One last thing about the grid: it was a mechanism which artists traditionally used to frame the world—perceptually conquer it by dividing it into modular fragments. Dürer‟s famous print of a male artist “copying” a reclining female nude through the “lens” of a transparent grid composed of modular squares makes the point clearly. The grid is an instrument of mimesis. It is a way of systematically studying what seems unsystematically given. It is a means of finding coherence in what appears to be incoherent. Contained in a module every perceived detail of the object—be it a figure, a landscape, or an urban scene—becomes a hard fact. The grid is an instrument of positivistic observation: the object is analytically observed and systematically dissected. Its parts are “realized” in all their detailed particularity by being brought into sharp focus with the aid of the grid, in effect a microscope of modules. But Kovner‟s modernist studio window grid tends to blur together—“soften”--into an idealized whole the matter of fact details that the traditional grid isolated. The result is that his images finally seem more like inspired visions than perceptual studies.

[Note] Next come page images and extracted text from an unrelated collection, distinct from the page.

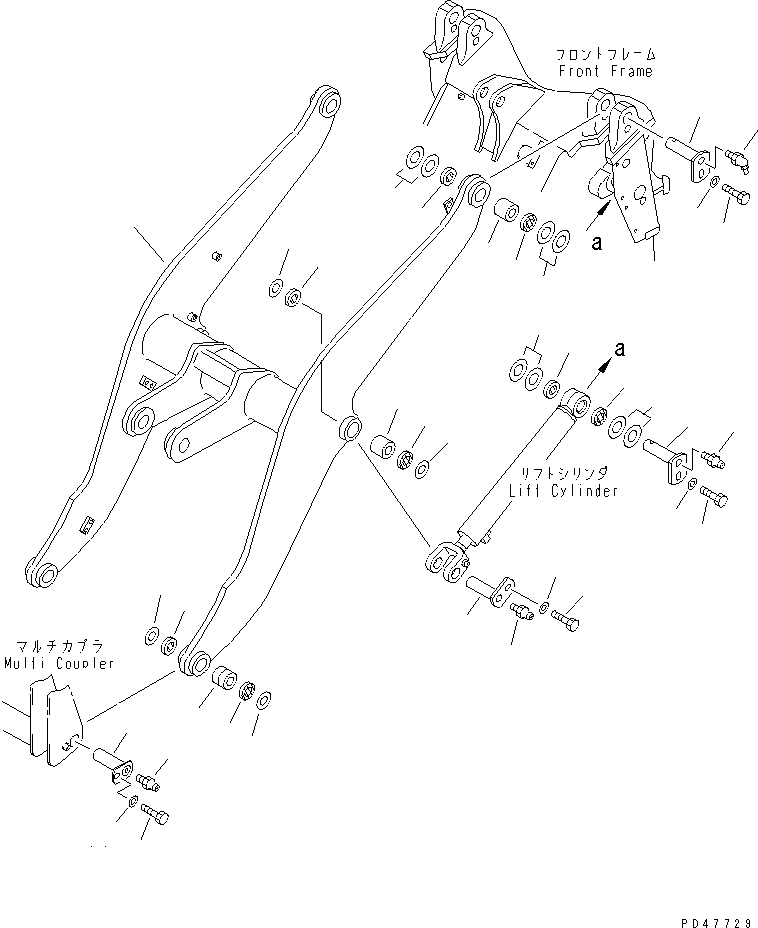 フロントフレーム
Front Frame

a

a

リフトシリンダ
Lift Cylinder

マルチカプラ
Multi Coupler

PD47729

They have an aura of revelation, as though subtly transcending what they picture in the act of picturing it. They become uncanny, miraculous “realizations” of what is seen—spiritual epiphanies rather than descriptions of what is obvious to the patient eye, however descriptive they are. Perceptual differences are emotionally reconciled, suggesting that however much of a careful observer of external reality, Kovner is finally an aesthetic mystic.
 

Notes

(1)Adrian Stokes, “The Invitation in Art,” The Critical Writings of Adrian Stokes (London: Thames & Hudson, 1978), III, 286
(2) Ibid., 287
(3)Rainer Maria Rilke, “Concerning Landscape,” Selected Works (New York: New Directions, 1967), I (Prose), 3-4
(4)Edmond and Jules de Goncourt, “Painting at the Exposition of 1855,” The Art of All Nations 1850-73: The Emerging Role of Exhibitions and Critics, ed. Elizabeth Gilmore Holt (Princeton: Princeton University Press, 1981), 136. In a famous passage, still relevant today, the Goncourt brothers write: “It is when nature is condemned to death, when industry dismembers it, when iron roads plow it, when it is violated from one pole to another, when the city invades the field, when industry pens man in, when, at last, man remakes the earth like a bed, that the human spirit hastens towards nature, looks at it as it never has before, sees this eternal mother for the first time, conquers her through study, surprises her, ravishes her, transports her and fixes her living and flagrante delicto on pages and canvases with an unequaled veracity. Will landscapes become a resurrection, the Easter of the eyes?”